What is needed: Retype exactly the lines that start at the line with "Considering this scene, is" and end at the final line, both included, and leave out every picture.

(Part of a data file)
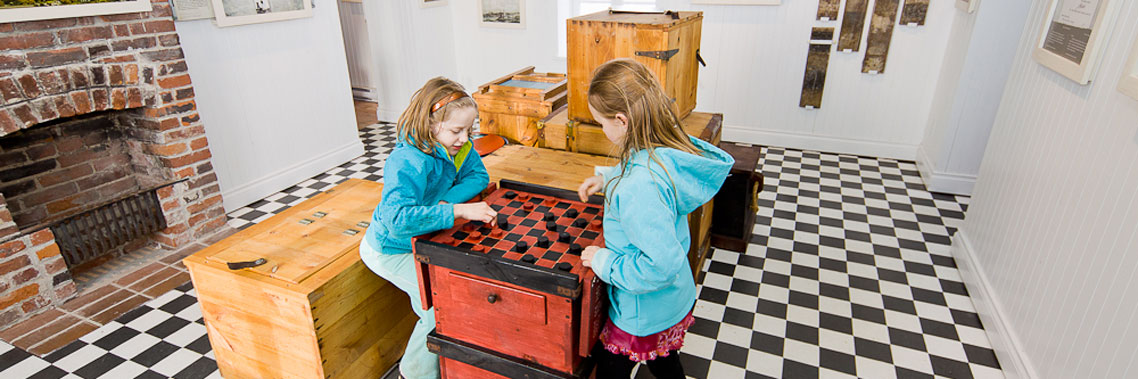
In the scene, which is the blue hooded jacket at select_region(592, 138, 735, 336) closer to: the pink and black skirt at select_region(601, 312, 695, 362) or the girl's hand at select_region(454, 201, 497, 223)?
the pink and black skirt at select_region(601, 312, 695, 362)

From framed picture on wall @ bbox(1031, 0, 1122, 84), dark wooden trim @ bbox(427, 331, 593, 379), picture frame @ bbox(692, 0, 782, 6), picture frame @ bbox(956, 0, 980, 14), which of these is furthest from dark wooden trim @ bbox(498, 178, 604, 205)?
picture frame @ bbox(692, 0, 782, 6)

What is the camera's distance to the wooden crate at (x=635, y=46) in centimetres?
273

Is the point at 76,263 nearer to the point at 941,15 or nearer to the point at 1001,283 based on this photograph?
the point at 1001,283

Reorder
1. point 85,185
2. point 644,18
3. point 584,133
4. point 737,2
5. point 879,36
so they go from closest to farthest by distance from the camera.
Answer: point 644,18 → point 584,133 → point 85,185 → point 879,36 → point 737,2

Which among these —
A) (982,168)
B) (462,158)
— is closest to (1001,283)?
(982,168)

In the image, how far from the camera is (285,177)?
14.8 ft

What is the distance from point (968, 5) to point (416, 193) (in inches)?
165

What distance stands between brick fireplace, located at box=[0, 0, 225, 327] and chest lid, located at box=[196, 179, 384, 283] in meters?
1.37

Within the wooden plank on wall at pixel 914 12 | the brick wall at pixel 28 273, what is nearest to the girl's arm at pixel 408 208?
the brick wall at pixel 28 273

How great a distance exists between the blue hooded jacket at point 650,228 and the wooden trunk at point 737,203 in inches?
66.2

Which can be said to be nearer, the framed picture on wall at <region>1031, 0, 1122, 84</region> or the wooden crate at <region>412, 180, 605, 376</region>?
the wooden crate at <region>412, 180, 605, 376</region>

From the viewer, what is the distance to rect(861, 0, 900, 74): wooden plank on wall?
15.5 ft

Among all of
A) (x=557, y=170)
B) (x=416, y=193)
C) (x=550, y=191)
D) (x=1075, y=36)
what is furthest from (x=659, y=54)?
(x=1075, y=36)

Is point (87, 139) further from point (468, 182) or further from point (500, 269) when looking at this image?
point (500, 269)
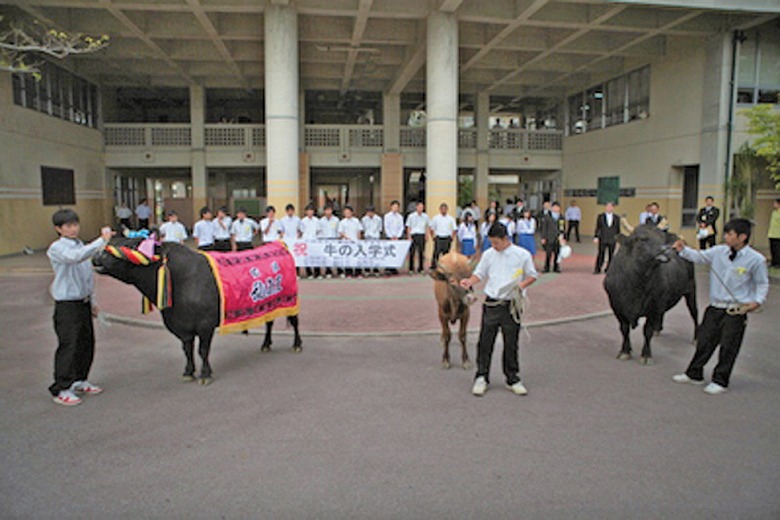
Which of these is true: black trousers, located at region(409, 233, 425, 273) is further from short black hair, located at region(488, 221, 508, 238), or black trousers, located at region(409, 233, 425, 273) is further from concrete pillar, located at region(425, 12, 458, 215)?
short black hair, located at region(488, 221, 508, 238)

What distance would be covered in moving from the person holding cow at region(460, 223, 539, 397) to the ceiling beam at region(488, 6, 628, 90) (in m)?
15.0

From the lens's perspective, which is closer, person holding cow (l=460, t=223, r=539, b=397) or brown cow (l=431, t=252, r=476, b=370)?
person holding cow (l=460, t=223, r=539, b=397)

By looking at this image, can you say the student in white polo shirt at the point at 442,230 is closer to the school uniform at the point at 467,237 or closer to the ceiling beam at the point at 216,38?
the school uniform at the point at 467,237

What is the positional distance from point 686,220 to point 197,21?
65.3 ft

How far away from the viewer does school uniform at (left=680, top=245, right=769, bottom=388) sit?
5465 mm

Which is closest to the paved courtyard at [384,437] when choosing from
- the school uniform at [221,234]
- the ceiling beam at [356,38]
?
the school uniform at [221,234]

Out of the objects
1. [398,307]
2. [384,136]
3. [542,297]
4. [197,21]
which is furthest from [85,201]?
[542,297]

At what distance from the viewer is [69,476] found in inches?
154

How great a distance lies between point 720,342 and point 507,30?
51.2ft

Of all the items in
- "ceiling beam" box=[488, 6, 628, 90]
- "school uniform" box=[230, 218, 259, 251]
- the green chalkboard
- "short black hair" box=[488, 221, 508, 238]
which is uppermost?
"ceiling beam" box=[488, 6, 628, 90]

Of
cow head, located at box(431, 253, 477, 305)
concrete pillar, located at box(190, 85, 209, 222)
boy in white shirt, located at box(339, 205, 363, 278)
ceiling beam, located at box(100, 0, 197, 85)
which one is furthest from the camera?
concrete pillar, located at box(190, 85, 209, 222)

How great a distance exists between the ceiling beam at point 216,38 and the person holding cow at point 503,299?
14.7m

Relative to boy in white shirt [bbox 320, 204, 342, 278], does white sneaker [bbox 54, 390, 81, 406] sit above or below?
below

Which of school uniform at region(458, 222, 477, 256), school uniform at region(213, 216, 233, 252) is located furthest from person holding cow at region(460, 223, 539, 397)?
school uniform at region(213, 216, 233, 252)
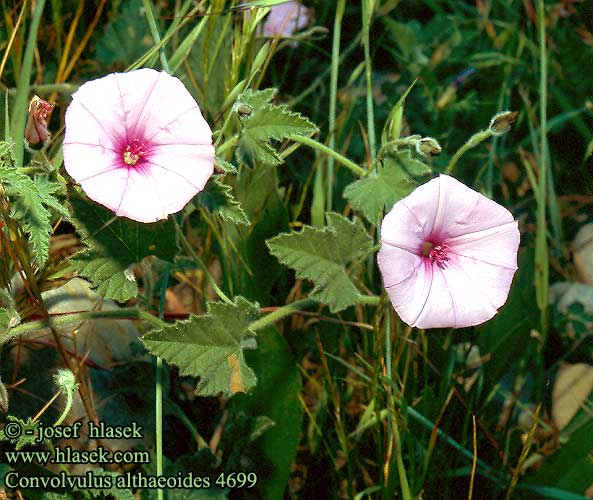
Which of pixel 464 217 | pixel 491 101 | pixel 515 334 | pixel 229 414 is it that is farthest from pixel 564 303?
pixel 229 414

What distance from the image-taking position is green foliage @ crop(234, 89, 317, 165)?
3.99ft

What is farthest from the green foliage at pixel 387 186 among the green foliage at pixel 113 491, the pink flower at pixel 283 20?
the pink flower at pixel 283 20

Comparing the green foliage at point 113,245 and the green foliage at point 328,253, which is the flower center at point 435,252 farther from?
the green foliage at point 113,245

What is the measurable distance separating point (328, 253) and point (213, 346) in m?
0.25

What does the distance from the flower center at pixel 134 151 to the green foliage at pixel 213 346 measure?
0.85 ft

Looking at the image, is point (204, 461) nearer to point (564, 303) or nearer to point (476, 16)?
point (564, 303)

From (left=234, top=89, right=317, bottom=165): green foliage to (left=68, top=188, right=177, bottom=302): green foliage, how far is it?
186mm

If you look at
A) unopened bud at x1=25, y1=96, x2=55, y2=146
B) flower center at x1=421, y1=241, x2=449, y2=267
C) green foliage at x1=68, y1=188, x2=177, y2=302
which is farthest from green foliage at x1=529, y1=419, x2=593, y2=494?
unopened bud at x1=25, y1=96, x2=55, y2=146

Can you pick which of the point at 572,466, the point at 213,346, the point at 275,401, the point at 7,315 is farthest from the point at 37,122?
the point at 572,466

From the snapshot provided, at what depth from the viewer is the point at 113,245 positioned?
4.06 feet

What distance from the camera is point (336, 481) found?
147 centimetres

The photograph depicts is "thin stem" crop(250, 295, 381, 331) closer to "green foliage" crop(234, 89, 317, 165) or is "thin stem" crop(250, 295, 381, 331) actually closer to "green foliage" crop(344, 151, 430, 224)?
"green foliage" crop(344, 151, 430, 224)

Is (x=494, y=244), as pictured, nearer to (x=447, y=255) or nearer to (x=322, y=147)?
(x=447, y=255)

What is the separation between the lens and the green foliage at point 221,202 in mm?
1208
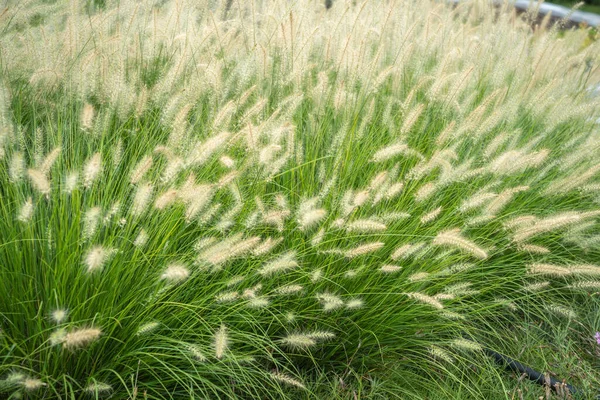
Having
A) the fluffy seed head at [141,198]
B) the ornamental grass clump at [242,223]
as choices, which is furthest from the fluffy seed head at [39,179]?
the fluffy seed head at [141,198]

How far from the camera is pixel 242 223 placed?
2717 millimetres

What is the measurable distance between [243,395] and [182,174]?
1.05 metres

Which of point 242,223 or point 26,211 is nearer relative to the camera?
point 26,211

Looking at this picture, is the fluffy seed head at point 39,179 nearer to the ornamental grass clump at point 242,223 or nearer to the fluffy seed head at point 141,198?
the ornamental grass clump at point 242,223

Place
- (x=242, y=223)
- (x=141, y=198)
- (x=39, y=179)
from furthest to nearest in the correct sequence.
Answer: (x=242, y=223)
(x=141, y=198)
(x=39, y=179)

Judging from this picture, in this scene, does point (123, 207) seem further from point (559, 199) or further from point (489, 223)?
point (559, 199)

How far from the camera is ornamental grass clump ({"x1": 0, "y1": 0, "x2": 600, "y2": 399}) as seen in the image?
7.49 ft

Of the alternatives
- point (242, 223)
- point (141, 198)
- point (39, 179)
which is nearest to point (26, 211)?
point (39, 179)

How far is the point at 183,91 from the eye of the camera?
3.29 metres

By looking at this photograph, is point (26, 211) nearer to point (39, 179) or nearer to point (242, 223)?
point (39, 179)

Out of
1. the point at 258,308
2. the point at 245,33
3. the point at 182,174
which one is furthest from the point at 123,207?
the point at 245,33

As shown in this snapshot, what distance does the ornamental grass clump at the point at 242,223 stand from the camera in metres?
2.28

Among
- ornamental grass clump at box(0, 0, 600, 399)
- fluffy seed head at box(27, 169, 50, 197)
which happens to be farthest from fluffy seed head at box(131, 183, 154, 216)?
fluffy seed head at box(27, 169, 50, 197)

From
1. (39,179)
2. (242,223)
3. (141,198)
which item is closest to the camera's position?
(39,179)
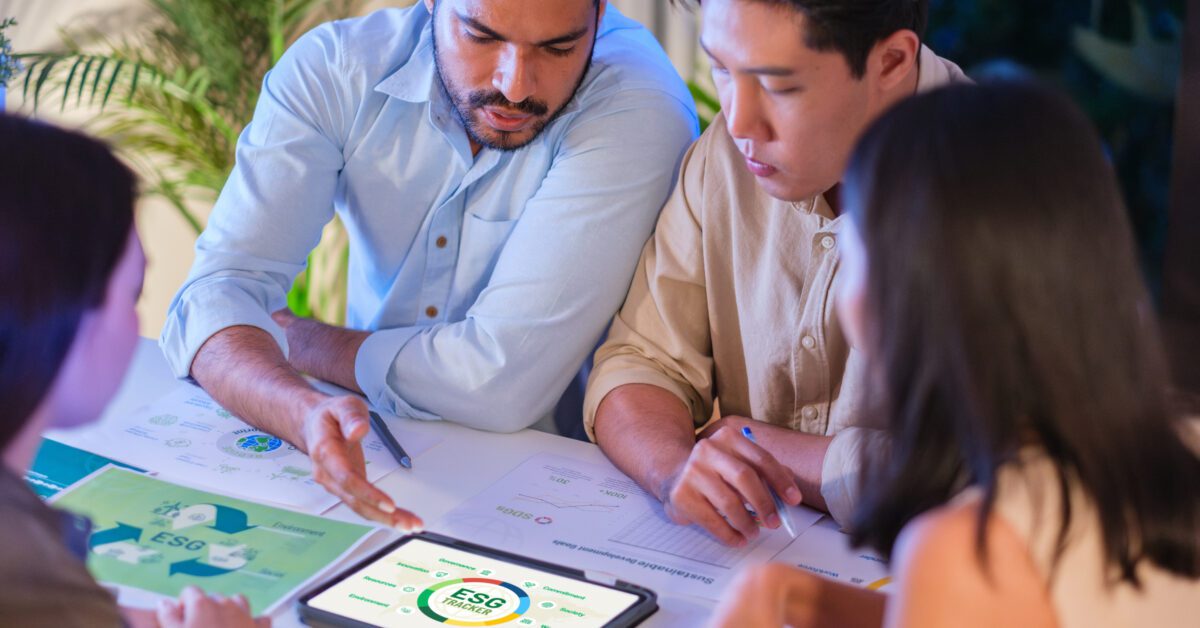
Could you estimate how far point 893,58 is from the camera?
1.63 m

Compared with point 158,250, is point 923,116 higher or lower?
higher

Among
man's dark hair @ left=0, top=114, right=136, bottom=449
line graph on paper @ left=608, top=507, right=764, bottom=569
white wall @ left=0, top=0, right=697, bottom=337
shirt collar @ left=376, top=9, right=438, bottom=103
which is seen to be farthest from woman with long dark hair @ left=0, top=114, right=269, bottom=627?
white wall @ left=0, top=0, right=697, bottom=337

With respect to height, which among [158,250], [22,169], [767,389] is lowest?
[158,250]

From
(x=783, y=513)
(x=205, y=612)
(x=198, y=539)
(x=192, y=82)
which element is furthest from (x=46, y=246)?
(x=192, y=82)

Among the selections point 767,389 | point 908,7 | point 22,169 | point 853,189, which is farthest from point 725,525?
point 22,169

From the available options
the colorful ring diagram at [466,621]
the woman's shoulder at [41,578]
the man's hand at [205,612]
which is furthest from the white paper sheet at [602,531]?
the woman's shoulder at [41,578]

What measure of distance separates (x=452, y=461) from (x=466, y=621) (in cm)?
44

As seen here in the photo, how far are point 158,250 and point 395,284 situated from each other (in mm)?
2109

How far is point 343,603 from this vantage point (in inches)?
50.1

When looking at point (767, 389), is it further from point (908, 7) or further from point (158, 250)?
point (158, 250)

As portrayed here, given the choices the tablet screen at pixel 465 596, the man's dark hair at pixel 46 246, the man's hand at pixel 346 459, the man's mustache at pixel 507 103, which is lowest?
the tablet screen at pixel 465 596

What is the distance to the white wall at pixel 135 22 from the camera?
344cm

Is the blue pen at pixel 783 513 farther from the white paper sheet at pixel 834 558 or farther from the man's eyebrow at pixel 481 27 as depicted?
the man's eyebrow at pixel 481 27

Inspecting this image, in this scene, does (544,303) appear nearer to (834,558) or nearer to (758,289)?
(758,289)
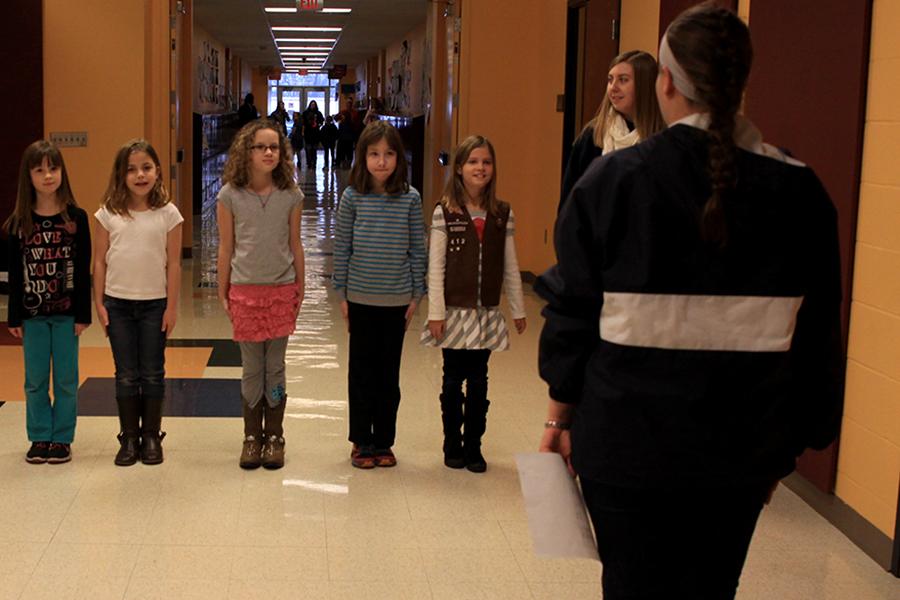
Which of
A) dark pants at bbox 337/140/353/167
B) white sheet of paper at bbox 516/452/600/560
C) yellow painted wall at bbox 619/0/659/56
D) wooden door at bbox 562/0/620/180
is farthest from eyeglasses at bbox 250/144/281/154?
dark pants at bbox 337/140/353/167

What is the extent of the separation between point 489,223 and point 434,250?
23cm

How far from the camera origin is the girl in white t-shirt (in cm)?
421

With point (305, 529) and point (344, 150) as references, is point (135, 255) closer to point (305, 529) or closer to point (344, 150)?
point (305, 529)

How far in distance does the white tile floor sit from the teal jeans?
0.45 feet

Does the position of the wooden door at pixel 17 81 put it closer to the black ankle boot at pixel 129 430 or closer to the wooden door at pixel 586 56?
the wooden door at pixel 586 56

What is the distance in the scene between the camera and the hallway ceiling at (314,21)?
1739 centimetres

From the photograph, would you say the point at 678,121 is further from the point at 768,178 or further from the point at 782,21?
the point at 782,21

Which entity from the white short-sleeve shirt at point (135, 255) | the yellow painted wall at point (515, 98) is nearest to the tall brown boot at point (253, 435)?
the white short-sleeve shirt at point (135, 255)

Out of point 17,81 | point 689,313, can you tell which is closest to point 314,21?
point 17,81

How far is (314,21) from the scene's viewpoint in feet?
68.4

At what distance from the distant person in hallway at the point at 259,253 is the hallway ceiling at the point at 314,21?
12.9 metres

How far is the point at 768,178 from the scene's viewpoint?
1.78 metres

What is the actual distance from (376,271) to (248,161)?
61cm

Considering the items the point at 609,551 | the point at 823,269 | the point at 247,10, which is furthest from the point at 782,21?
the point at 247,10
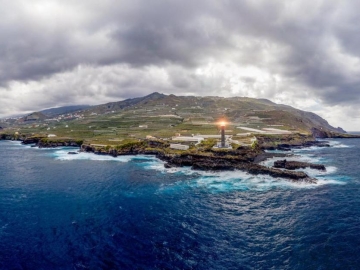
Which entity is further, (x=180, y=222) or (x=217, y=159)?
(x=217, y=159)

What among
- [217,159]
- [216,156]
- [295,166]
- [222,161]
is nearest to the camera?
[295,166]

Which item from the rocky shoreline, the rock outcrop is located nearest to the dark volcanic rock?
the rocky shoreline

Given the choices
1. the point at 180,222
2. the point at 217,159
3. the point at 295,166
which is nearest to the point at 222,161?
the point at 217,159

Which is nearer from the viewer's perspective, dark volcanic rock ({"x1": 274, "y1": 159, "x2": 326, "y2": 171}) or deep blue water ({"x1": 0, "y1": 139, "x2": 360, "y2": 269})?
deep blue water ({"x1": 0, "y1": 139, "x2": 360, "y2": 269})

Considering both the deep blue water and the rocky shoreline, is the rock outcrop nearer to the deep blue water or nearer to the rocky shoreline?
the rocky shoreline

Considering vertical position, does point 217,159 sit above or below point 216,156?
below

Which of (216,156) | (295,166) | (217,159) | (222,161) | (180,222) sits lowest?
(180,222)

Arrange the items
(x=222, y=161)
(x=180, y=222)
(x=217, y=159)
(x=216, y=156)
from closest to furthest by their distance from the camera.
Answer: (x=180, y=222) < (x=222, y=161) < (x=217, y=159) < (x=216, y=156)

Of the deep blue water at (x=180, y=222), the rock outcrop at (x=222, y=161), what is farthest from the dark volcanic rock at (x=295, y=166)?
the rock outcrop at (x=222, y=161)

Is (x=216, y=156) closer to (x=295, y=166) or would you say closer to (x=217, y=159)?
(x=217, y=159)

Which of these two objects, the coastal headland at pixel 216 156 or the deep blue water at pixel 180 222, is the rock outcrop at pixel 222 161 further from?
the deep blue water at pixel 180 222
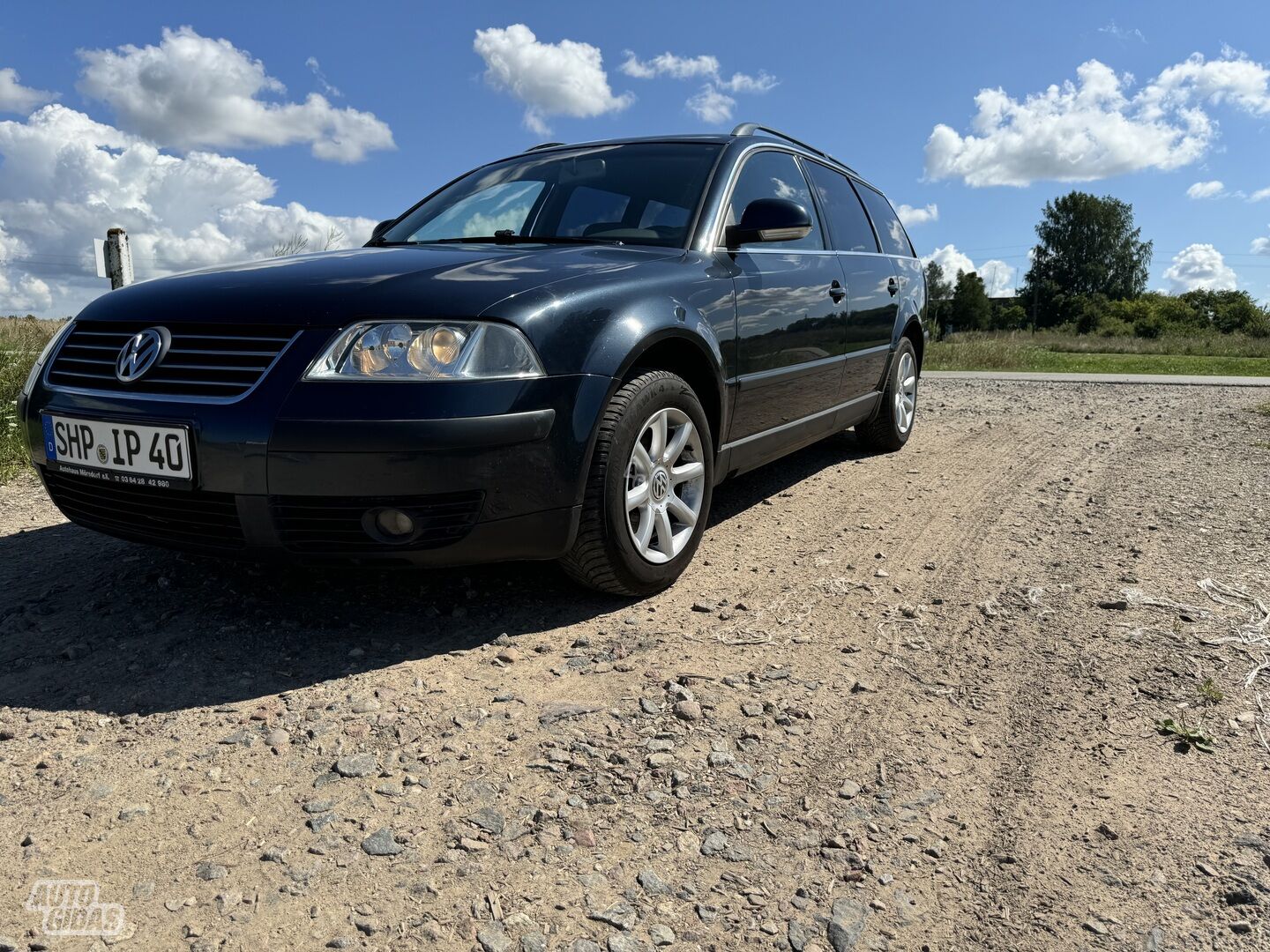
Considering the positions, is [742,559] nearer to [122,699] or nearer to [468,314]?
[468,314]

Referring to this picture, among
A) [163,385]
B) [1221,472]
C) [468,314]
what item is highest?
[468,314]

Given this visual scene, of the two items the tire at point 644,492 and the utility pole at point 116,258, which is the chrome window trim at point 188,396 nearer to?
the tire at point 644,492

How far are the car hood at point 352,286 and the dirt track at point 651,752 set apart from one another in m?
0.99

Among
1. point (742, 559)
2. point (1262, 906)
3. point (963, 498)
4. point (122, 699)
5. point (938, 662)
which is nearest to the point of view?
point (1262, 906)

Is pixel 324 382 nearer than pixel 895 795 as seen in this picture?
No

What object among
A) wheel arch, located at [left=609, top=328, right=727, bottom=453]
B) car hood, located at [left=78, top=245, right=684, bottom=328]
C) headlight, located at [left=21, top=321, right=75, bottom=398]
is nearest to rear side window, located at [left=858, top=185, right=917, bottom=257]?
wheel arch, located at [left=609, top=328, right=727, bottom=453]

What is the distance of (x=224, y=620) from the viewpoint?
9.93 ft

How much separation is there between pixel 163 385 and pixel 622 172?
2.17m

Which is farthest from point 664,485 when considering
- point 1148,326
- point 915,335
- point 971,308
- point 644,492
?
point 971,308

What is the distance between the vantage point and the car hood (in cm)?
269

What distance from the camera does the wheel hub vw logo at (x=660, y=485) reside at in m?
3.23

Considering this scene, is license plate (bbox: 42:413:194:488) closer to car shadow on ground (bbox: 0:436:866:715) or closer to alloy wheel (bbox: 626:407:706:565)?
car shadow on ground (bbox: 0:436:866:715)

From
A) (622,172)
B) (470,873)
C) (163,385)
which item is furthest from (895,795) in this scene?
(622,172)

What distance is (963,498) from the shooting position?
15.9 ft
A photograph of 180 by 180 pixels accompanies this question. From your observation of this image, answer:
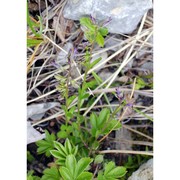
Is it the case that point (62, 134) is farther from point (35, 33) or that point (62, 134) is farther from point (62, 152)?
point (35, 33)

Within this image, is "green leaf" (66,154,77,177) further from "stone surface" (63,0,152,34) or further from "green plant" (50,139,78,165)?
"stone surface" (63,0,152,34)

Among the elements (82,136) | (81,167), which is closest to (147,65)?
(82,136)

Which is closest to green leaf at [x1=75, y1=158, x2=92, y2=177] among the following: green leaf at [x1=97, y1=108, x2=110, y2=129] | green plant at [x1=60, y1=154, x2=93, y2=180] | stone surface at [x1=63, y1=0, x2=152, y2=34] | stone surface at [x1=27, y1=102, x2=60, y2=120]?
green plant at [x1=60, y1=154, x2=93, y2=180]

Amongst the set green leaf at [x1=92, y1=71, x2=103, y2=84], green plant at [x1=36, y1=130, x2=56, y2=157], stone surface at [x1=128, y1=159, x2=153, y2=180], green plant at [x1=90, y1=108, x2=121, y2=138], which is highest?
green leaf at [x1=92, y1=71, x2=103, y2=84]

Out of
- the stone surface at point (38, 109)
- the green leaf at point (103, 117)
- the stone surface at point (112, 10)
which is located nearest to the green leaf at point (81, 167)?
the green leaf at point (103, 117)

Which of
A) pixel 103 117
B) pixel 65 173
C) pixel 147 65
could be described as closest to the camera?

Correct answer:
Considering this scene, is license plate (bbox: 42:413:194:488) closer to car shadow on ground (bbox: 0:436:866:715) or closer to alloy wheel (bbox: 626:407:706:565)?
car shadow on ground (bbox: 0:436:866:715)

From
A) (622,172)
B) (470,873)
C) (163,385)
which item is furthest from (895,795) in this scene?
(622,172)

What distance is (963,498) from the shooting position?
15.9 ft
A photograph of 180 by 180 pixels accompanies this question. From your observation of this image, answer:
Is it the case that point (62, 134) is farther from point (35, 33) or that point (62, 134) is farther from point (62, 152)?
point (35, 33)

Within this image, is "green leaf" (66,154,77,177) further from "stone surface" (63,0,152,34) or further from "green plant" (50,139,78,165)?
"stone surface" (63,0,152,34)

Among the elements (82,136) | (81,167), which is closest to (147,65)?
(82,136)

Which is closest to green leaf at [x1=75, y1=158, x2=92, y2=177] among the following: green leaf at [x1=97, y1=108, x2=110, y2=129] | green plant at [x1=60, y1=154, x2=93, y2=180] | stone surface at [x1=63, y1=0, x2=152, y2=34] | stone surface at [x1=27, y1=102, x2=60, y2=120]?
green plant at [x1=60, y1=154, x2=93, y2=180]

Amongst the set green leaf at [x1=92, y1=71, x2=103, y2=84], green plant at [x1=36, y1=130, x2=56, y2=157], stone surface at [x1=128, y1=159, x2=153, y2=180], green plant at [x1=90, y1=108, x2=121, y2=138], which is highest?
green leaf at [x1=92, y1=71, x2=103, y2=84]

Out of
- the stone surface at point (38, 109)
- the green leaf at point (103, 117)
- the stone surface at point (112, 10)
which is located nearest to the green leaf at point (81, 167)?
the green leaf at point (103, 117)

Which of
A) pixel 103 117
B) pixel 65 173
C) pixel 147 65
could be described as closest to the camera?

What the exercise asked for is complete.